By now, nearly everyone has heard about the colossal storm closing in on the eastern United States. Hurricane Florence is a category 4 or 5 storm, depending on the time it is viewed, but it is a devastating force of nature in any right.
The authorities, from the National Weather Service all the way to the governing bodies of states in the storm’s path, have been clear about the potential scope of damage. Don’t risk it, they say. No possession is worth a person’s life, and there’s no way anyone in the storm’s path isn’t risking complete ruin.
And while the news shows signs of dozens, and even hundreds of vehicles flooding out of the soon-to-be affected areas with virtually no one going in the other direction, that doesn’t mean the said places are empty. Despite pleas and prompts to evacuate before it is too late, many holdouts remain.
For some people, leaving just doesn’t make sense. They see no reason to flee, as they feel confident in their ability to bunker up and survive the worst Mother Nature has to offer. They likely get this sense of confidence from a history of withstanding similar storms after a lifetime of living in the area.
Take Mickey Gentry, a construction worker who has lived in Wilmington, North Carolina since 1968. If a half-decade in the area wasn’t enough to make him feel at home, he’d be called a drifter. But while the storm approaching could make even the most grounded mainstays of the area flee for their lives, Gentry isn’t taking that approach.
At least, he isn’t taking it again. Back when Hurricane Fran hit in 1996, Gentry left. He also regretted doing so, as it took him days to get back to his home. So now he’s waiting it out – boarding the windows, filling his tub, breaking out the camping stove, and rounding up everything he can find in preparation for Florence’s wrath.

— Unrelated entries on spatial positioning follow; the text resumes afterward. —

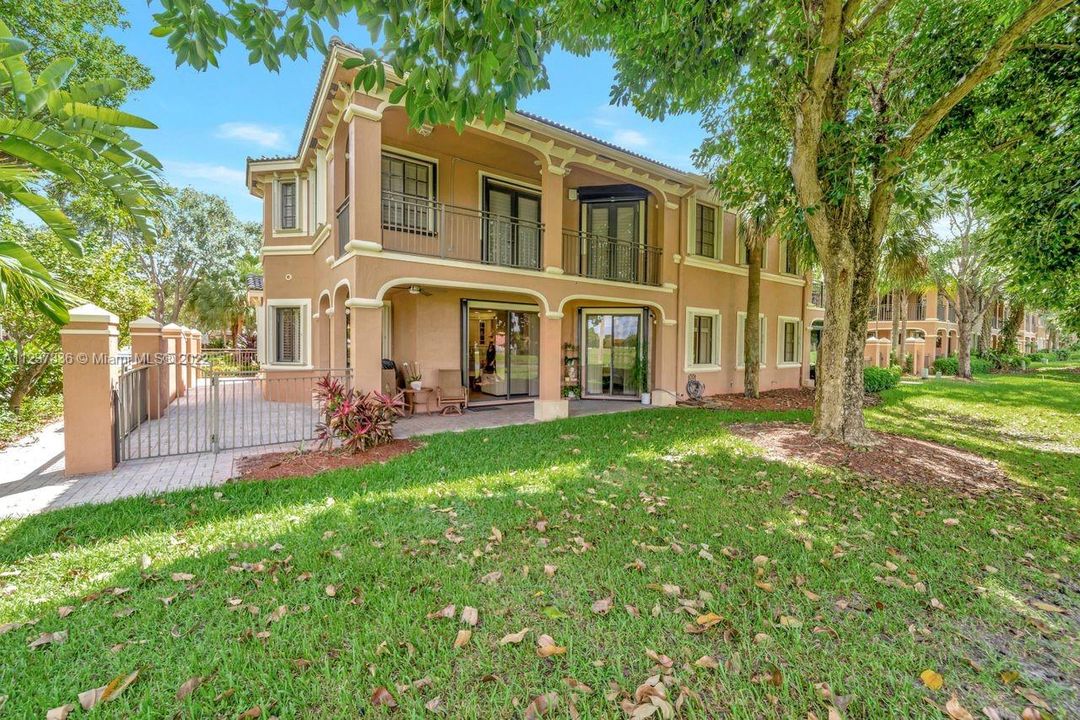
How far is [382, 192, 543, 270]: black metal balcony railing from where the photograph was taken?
36.4 ft

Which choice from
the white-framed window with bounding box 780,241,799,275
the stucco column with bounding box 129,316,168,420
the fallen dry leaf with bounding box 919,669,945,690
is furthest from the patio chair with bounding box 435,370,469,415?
the white-framed window with bounding box 780,241,799,275

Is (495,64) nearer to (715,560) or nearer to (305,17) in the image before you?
(305,17)

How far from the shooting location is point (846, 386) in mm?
8703

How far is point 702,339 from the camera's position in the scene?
15.5 metres

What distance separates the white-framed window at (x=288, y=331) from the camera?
13266 mm

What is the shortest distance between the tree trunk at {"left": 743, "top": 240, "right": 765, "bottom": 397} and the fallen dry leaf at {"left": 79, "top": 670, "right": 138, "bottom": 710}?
50.7ft

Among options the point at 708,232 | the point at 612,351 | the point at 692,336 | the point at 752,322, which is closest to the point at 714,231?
the point at 708,232

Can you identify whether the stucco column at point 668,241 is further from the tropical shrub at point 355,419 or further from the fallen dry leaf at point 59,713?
the fallen dry leaf at point 59,713

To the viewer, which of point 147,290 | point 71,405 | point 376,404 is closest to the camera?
point 71,405

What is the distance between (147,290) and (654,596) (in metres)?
18.5

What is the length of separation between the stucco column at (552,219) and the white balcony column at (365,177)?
13.4ft

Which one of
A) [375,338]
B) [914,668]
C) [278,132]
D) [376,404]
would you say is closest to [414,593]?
[914,668]

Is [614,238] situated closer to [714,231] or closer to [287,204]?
[714,231]

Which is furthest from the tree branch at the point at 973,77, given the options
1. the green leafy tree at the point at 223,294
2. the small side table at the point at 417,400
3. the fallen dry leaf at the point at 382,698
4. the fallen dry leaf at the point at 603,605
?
the green leafy tree at the point at 223,294
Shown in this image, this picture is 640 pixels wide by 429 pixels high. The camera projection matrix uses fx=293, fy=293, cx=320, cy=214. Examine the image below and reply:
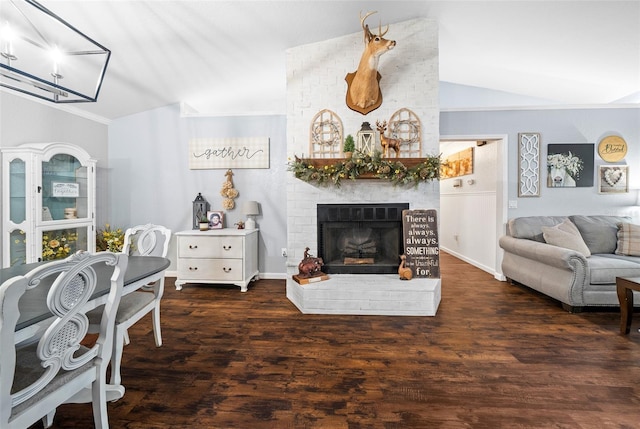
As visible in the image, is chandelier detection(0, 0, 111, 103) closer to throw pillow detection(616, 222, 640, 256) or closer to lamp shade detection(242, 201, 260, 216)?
lamp shade detection(242, 201, 260, 216)

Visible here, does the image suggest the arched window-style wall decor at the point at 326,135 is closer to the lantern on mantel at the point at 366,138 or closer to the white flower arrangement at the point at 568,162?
the lantern on mantel at the point at 366,138

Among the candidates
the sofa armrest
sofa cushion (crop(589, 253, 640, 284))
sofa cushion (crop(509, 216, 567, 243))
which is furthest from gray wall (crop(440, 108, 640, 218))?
sofa cushion (crop(589, 253, 640, 284))

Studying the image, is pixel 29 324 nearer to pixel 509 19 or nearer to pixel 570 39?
pixel 509 19

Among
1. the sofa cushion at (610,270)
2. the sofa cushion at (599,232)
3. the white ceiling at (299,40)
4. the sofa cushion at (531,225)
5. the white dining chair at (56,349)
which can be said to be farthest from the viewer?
the sofa cushion at (531,225)

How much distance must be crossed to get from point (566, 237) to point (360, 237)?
223 cm

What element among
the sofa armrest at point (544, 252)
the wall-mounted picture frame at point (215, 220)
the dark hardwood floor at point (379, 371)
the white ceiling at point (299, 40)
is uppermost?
the white ceiling at point (299, 40)

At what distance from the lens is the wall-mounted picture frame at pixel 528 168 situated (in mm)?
3955

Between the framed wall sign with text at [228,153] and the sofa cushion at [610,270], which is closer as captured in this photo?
the sofa cushion at [610,270]

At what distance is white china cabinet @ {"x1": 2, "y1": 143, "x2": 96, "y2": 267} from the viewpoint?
284cm

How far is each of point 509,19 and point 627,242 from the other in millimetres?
2763

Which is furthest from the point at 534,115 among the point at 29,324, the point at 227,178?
the point at 29,324

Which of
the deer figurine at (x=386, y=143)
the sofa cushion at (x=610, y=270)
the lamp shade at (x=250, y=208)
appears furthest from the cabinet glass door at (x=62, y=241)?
the sofa cushion at (x=610, y=270)

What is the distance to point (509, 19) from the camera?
3061 millimetres

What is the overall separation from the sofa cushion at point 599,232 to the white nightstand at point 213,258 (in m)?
4.08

He said: “The noise, that whistle of the wind, it will drive you crazy. It will wear on your psyche. It still spooks me.”
One would think that is the least of his worries. He isn’t the only one staying around – multiple people have been spotted on news broadcasts surveying the area. There are always holdouts whenever a big storm hits. Even after evacuation orders are given, it is impossible to ensure everyone is out of the affected area.
Beyond the flooding and wind damage to be expected from the storm, there will almost certainly be long-running power outages and problems with travel infrastructure. Such a situation could also lead to issues with sanitation, creating conditions ripe for disease to spread.
A retired paper factory worker spoke about the storm’s projected path, saying it could hit anywhere in the state and posing the question of where he was supposed to run to. He’s also electing to stick it out – a brave, and perhaps in some peoples’ opinions, foolish choice as Florence closes in.